Rating: 5.0

# Tarry night

**tl;dr:**

```bash
$ # fix gzip file
$ printf '\x1f\x8b\x08' > patched.tar.gz
$ cat tarry_night.tar.gz >> patched.tar.gz
$ # decompress
$ gunzip patched.tar.gz
$ # bruteforce xor key
$ xortool -b -l 1 patched.tar
```

This was a neat file recovery forensics challenge from the 2023 Space Heroes CTF that was blooded in about 20 minutes. It was one of the least solved forensics challenges with 32 solves, which was surprising because it felt like a pretty basic forensics challenge, even when compared to some of the other challenges from this CTF.

## Challenge

**Description**

>I compressed my favorite painting for transport, but I got a little too curious and started playing around with it, and now I can't get my image back! Can you help me out?
MD5 (tarry_night.tar.gz) = ad711ccde1ef02fb3611cae67477dde2

[tarry_night.tar.gz](https://github.com/Samwise74/Writeups/raw/master/2023-SpaceHeroesCTF-tarry_night/tarry_night.tar.gz)

## Solution

We are given a file with the extension `.tar.gz`, but `file` doesn't recognize the filetype of this artifact.

```bash
$ file tarry_night.tar.gz
tarry_night.tar.gz: data
```

### Step 1 - Decompressing

Let's assume, at least for starters, that the challenge authors are not lying to us and this is indeed a `.tar.gz` file (the description supports this assumption).
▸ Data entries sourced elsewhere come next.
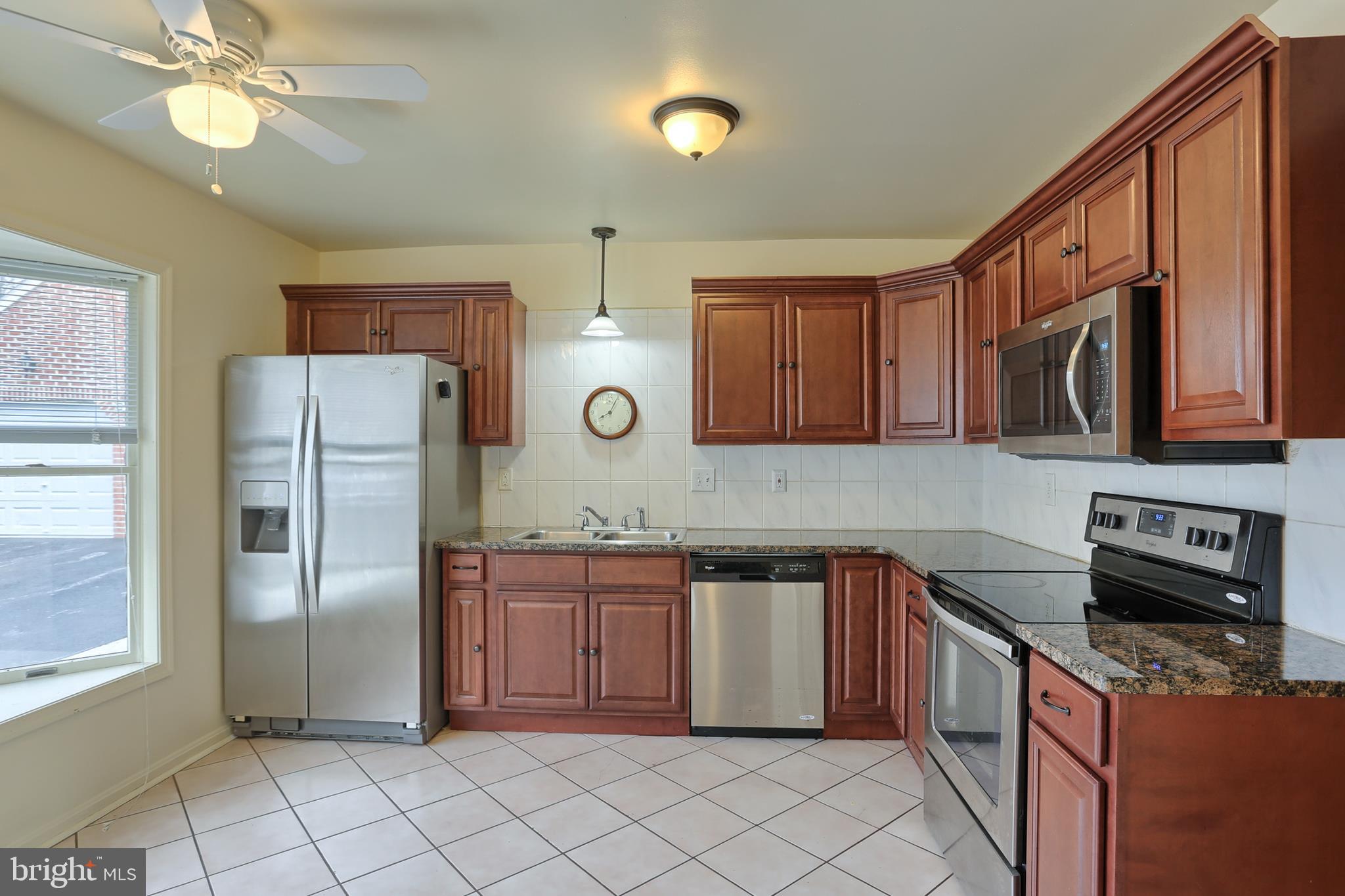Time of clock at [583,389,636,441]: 8:04
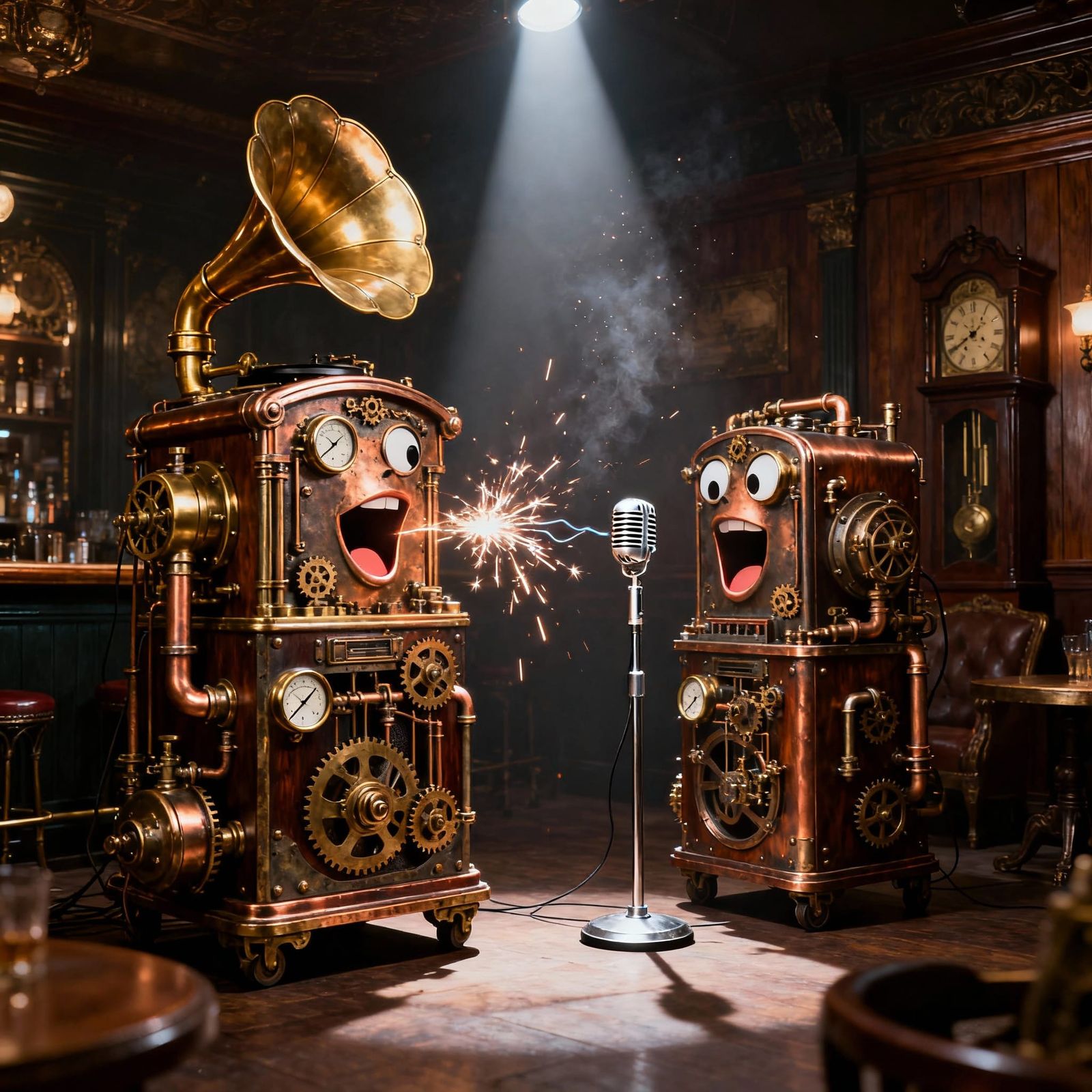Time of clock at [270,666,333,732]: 1:38
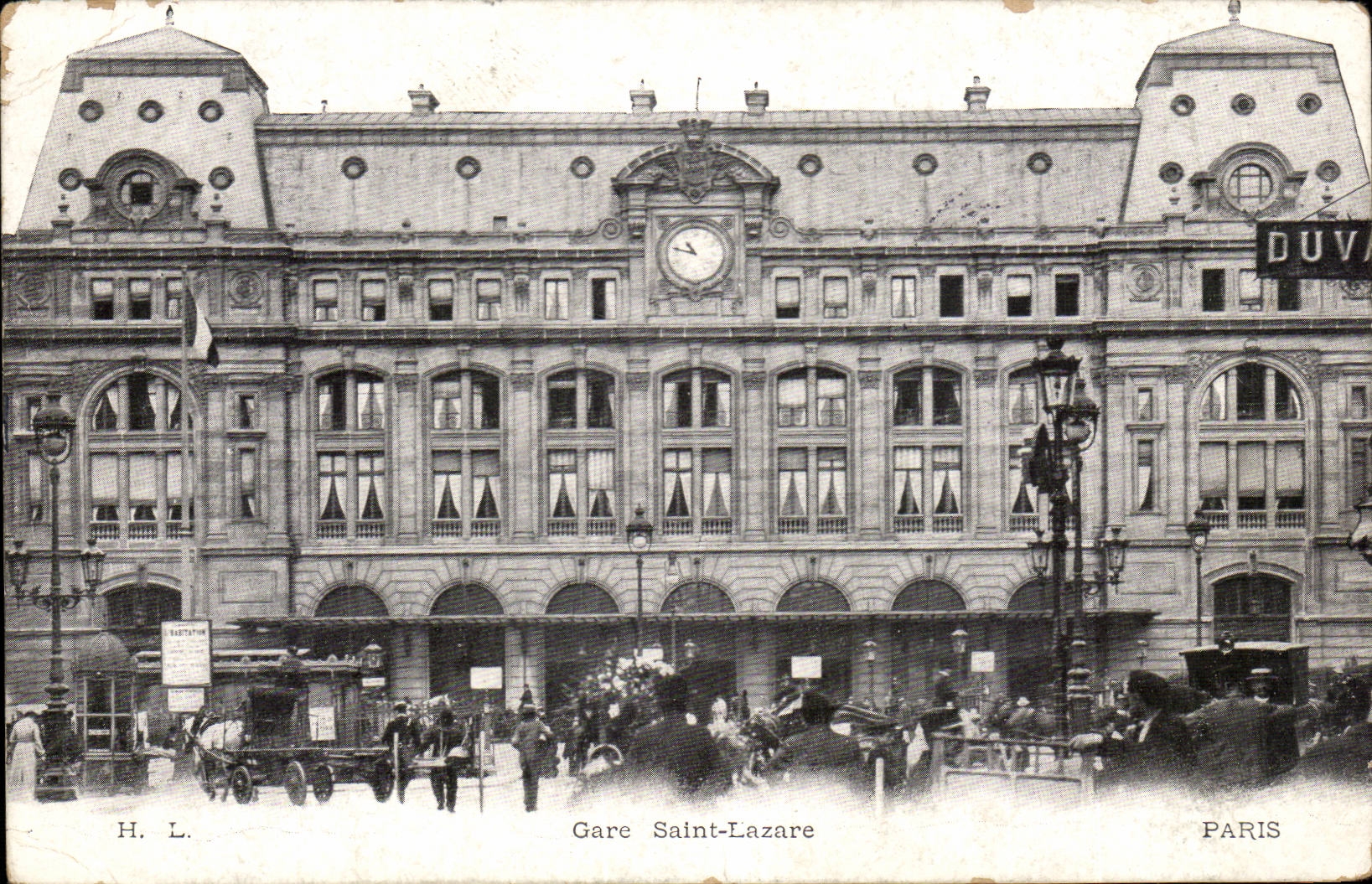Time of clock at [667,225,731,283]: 10:47
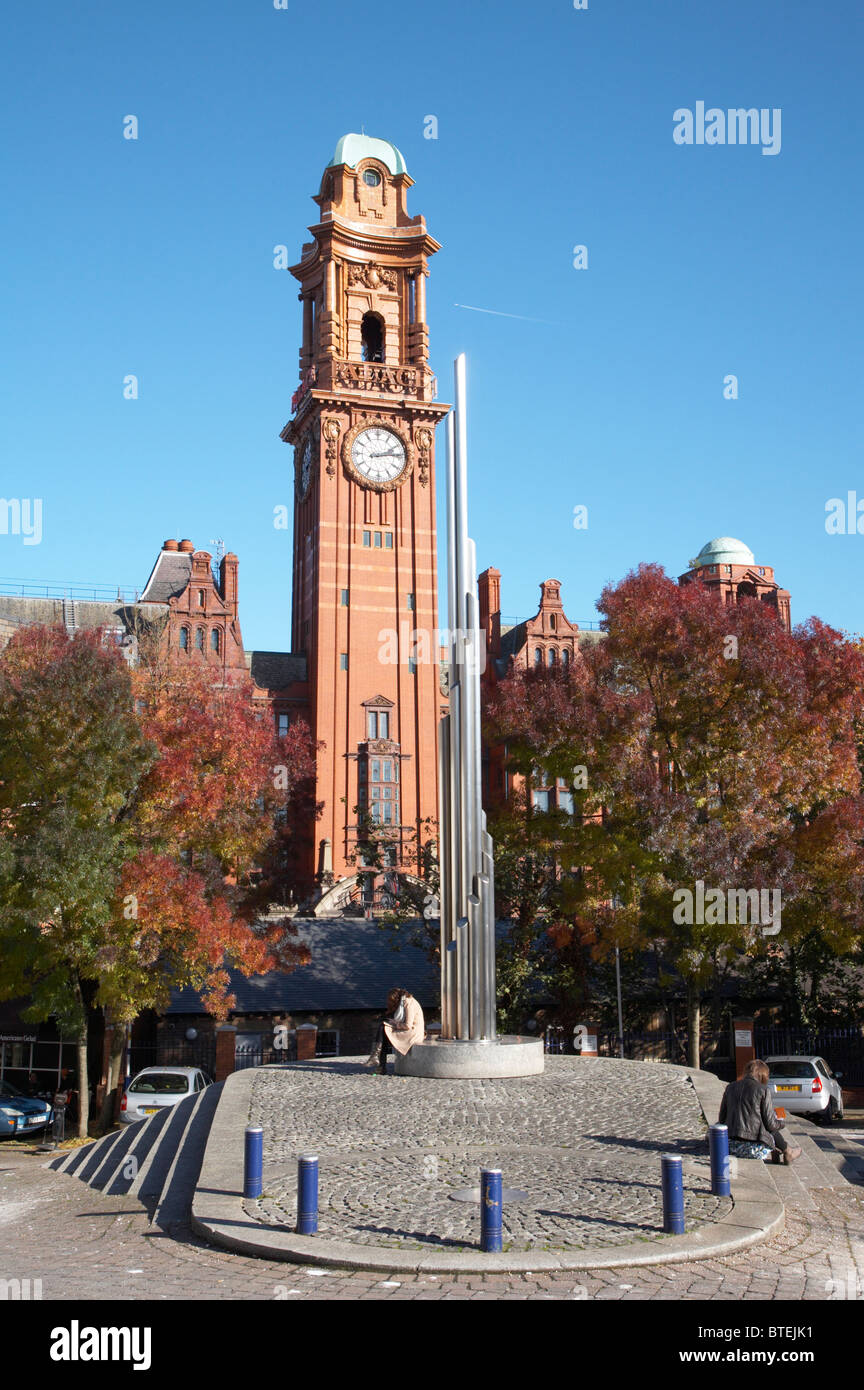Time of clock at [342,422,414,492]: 2:13
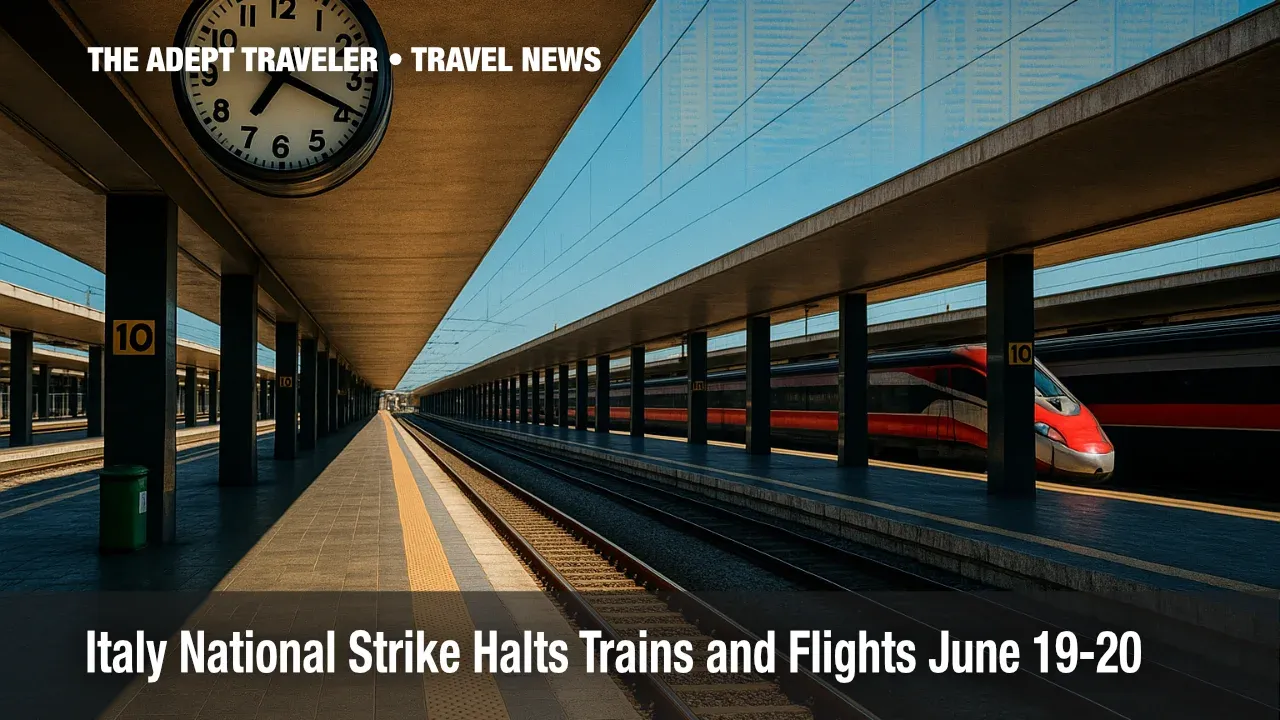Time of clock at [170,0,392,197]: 7:19
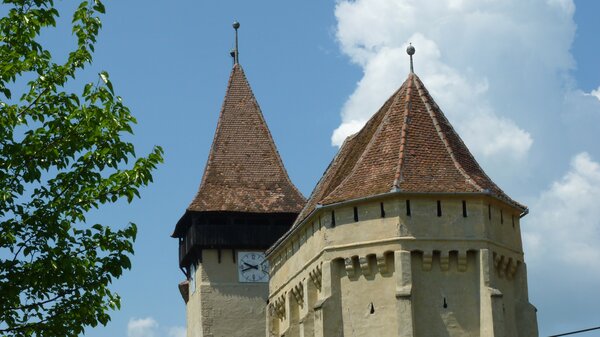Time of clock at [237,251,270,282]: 9:42
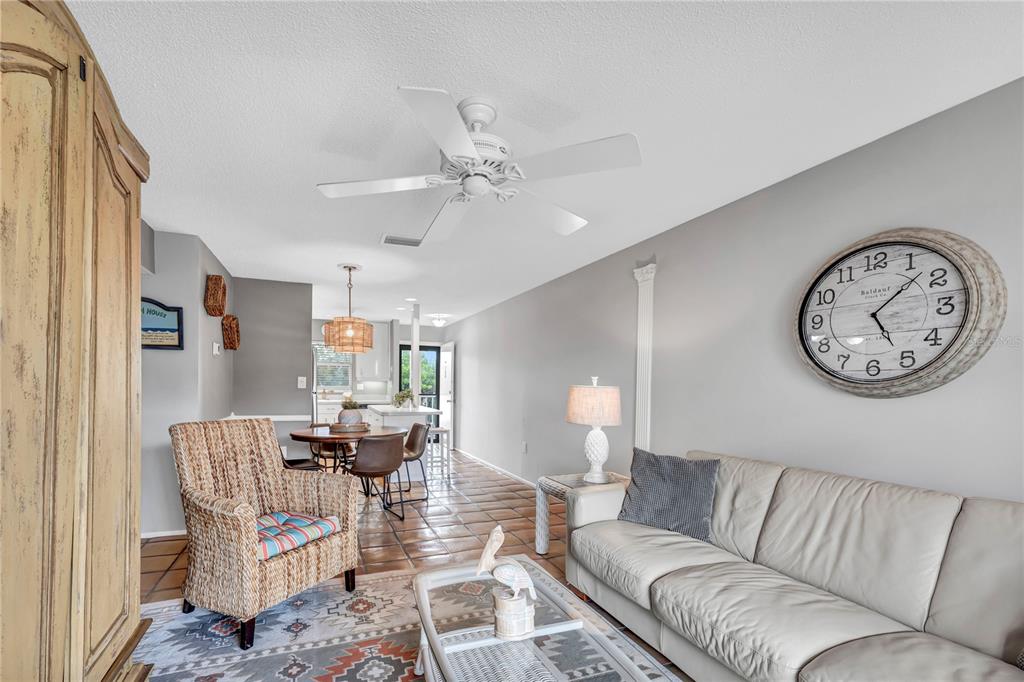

We know that `.tar.gz` files are just `.tar` files compressed with GZIP, so we first need to recover the `.gz` header. The first thing we should do is figure out what type of file header is expected for a `.gz` file by consulting [some documentation](https://commandlinefanatic.com/cgi-bin/showarticle.cgi?article=art053):
| Offset | Value | Description |
|--|--|--|
| 0x0 | `1f 8b` | Standard GZIP declaration |
| 0x2 | `byte` | Compression method: 0x08 represents GZIP |
| 0x3 | `byte` | Flags (See below) |
| 0x4 | `dword` | Timestamp |
| 0x8 | `byte` | Extra flags |
| 0x9 | `byte` | Operating System |

If we compare that with the first few bytes of the artifact, it doesn't line up at all. Most significantly, we don't see the magic bytes (`\x1f\x8b`) that would identify this file as GZIP:

```bash
$ xxd tarry_night.tar.gz | head -2
00000000: 08ad 372b 6400 0374 6172 7279 5f6e 6967 ..7+d..tarry_nig
00000010: 6874 2e74 6172 00ec fc65 54a5 4bb3 268a ht.tar...eT.K.&.
```

For file recovery challenges like these, it's usually best to compare a known-good file of the same filetype as whatever artifact we're working on. That typically makes it pretty easy to see what's out of place. Here is the header of another random `.tar.gz` in my ctf directory:

```bash
$ xxd ./hack-a-sat/pwn/warning_public.tar.gz | head -2
00000000: 1f8b 0800 0000 0000 0003 ec5c 0d74 1455 ...........\.t.U
00000010: 967e dd49 9310 0209 0a8a 8052 2820 18d2 .~.I.......R( ..
```

Notice how the challenge artifact has the name of the file "tarry_night.tar" near the header, but this other file does not. That is because of the `Flags` field in the header (offset 3). This value is is `\x00` in the known-good file. The `Flags` byte is meant to be interpreted as a bitmask. If Bit 3 (0x8) is set in this byte, it means that the name of the compressed file immediately follows the header. Thus, we can identify the end of the header by the start of this string. If we count backwards from the start of the string, we count 7 total header bytes. The GZIP header should be 10 bytes, which means we are missing three. It makes sense for the first byte in the artifact (`\x08`) to be the `Flags` byte since it is a value indicating that the name of the file will be present following the header (`\x08`). Also, we know we are missing the first two magic bytes because they are constant. Thus, we can reasonably assume that we're missing the first three bytes of the `.gz` header (`\x1f\x8b\x08`).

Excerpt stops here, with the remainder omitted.